La décision du retrait de l’immunité parlementaire pour l’un des sénateurs de la wilaya de Tipasa fait désormais son chemin. Les enquêteurs de la section de recherches de la gendarmerie nationale de la wilaya de Tipasa sont désormais déterminés à aller jusqu’au bout de leur mission, en dépit des pressions exercées par les « aventuriers » à travers ces chaines privées nationales de télévision et leurs réseaux sociaux sur les services chargés de l’enquête et les autorités judicaires et administratives de la wilaya de Tipasa.

Si les personnes s’intéressaient à la vérité et à l’authenticité des documents établis par les délinquants qui continuent à nager dans les troubles, vraisemblablement la tournure de ce triste évènement aurait été autrement. Tayeb Louh, Ministre de la Justice et Garde des Sceaux sera saisi sans aucun doute sur le retrait de l’immunité. Ce sera un fait unique dans l’Histoire de l’Algérie. La grande question qui alimente les commentaires, concerne la position du Secrétaire Général du RND et actuel Premier Ministre, Ahmed Ouyahia, car c’est l’un des cadres de son parti qui est impliqué totalement.  

Contacté par nos soins, le Directeur des forêts de la wilaya de Tipasa, affirme qu’ « il n’est pas interdit de vendre son patrimoine forestier nous déclare-t-il, je veux dire le patrimoine forestier privé, néanmoins il y a des textes de lois de notre pays qu’il faut respecter, notamment quand il s’agit de l’urbaniser. Pour ce cas précis, les parcelles de forêt font partie du secteur naturel non urbanisable », nous précise le responsable des forêts de la wilaya.
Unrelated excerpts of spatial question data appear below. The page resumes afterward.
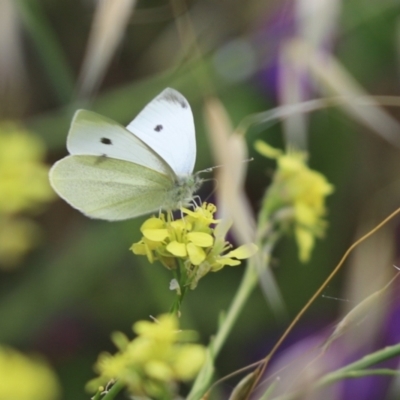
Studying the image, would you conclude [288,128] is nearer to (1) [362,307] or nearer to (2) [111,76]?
(1) [362,307]

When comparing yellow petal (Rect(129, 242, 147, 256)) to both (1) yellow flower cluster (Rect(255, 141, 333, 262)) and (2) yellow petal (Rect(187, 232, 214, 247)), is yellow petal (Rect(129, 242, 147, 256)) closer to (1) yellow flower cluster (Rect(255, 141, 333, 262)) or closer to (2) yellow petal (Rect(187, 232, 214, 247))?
(2) yellow petal (Rect(187, 232, 214, 247))

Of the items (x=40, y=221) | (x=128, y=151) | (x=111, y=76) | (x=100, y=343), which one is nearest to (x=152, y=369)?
(x=128, y=151)

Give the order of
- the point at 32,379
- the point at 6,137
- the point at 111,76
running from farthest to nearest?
1. the point at 111,76
2. the point at 6,137
3. the point at 32,379

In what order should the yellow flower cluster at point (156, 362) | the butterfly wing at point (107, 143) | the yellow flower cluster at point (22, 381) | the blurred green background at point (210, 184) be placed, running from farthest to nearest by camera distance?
the blurred green background at point (210, 184)
the yellow flower cluster at point (22, 381)
the butterfly wing at point (107, 143)
the yellow flower cluster at point (156, 362)

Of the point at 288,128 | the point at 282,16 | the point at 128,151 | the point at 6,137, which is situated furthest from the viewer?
the point at 282,16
L’ex P/APC de Tipasa, Malik  B,  à travers son appel signé officiellement, référencié n°3811/2014, de surcroit  publié dans un quotidien arabophone le 09 novembre 2014, lance un avis aux citoyens pour les informer. «La parcelle de terrain appartenant à Mr. Hadji Mohamed, sise localité de Beldj, d’une superficie de 08 ha 80 ares, portant référence cadastrale section n°03, îlot n°30, est localisée à l’intérieur d’un secteur non urbanisable n° 1, où toute construction est strictement interdite dans cette zone, et ce pour ne pas dénaturer son paysage et sauvegarder l’environnement et le patrimoine forestier écrit le P/APC de Tipasa, par ailleurs enchaine-t-il, il y a lieu de préciser que le nommé Hadji Mohamed ne détient ni autorisation d’abattage d’arbre, ni permis de construction, ni certificat d’urbanisme, ni permis de lotir sur cette parcelle de terrain et ce conformément au décret exécutif n° 91-176 du 28 mai 1991, fixant les modalités d’instruction de délivrance des actes d’urbanisme, de ce fait aucune opération de transaction ne peut s’effectuer dans ces documents », conclut ce document officiel signé par le P/APC de Tipasa.

Des transactions relatives au patrimoine forestier d’une superficie globale qui avoisine 109 ha, en plus de celle de 8ha, 80 ares avaient été effectuées. Le nommé Mohamed H natif de Boufarik (Blida), fait déjà parler de lui,  grâce à ces chaînes privées de télévision, alors qu’il avait été emprisonné auparavant  pour des délits. Le 31 mai 2017, les fonctionnaires de l’administration des forêts relèvent lors d’une tournée d’inspection sur le site de la forêt  Sidi Tayeb (Tipasa), qu’une route bitumée d’un linéaire de 1,6 km avait été réalisée sur le terrain forestier, un début d’une prolifération de construction des bungalows, des arbres abattus et les ouvriers avaient empiété  lors de leurs travaux sur le domaine forestier public. Les forestiers établissent le procès-verbal.

L’offensive médiatique menée par le « cerveau » suscite l’inquiétude des autorités locales. L’enquête relative à l’agression du domaine forestier est immédiatement déclenchée. Le pot-aux-roses commence à faire son apparition et l’ampleur du scandale est déjà monstrueuse. Le même P/APC qui avait agi en 2014 est aujourd’hui sénateur. Il avait signé le certificat d’urbanisme sous la référence 18 en date du 13 janvier 2016 et le permis de construction portant la référence 19 à la même date que celle du certificat d’urbanisme. Or, après vérification sur le registre au niveau de l’APC de Tipasa, il s’est avéré que les documents en question remis à Mr. Mohamed  H., le pseudo-investisseur médiatisé, sont des faux documents, plus grave encore, ils ne sont même pas inscrits sur le registre officiel.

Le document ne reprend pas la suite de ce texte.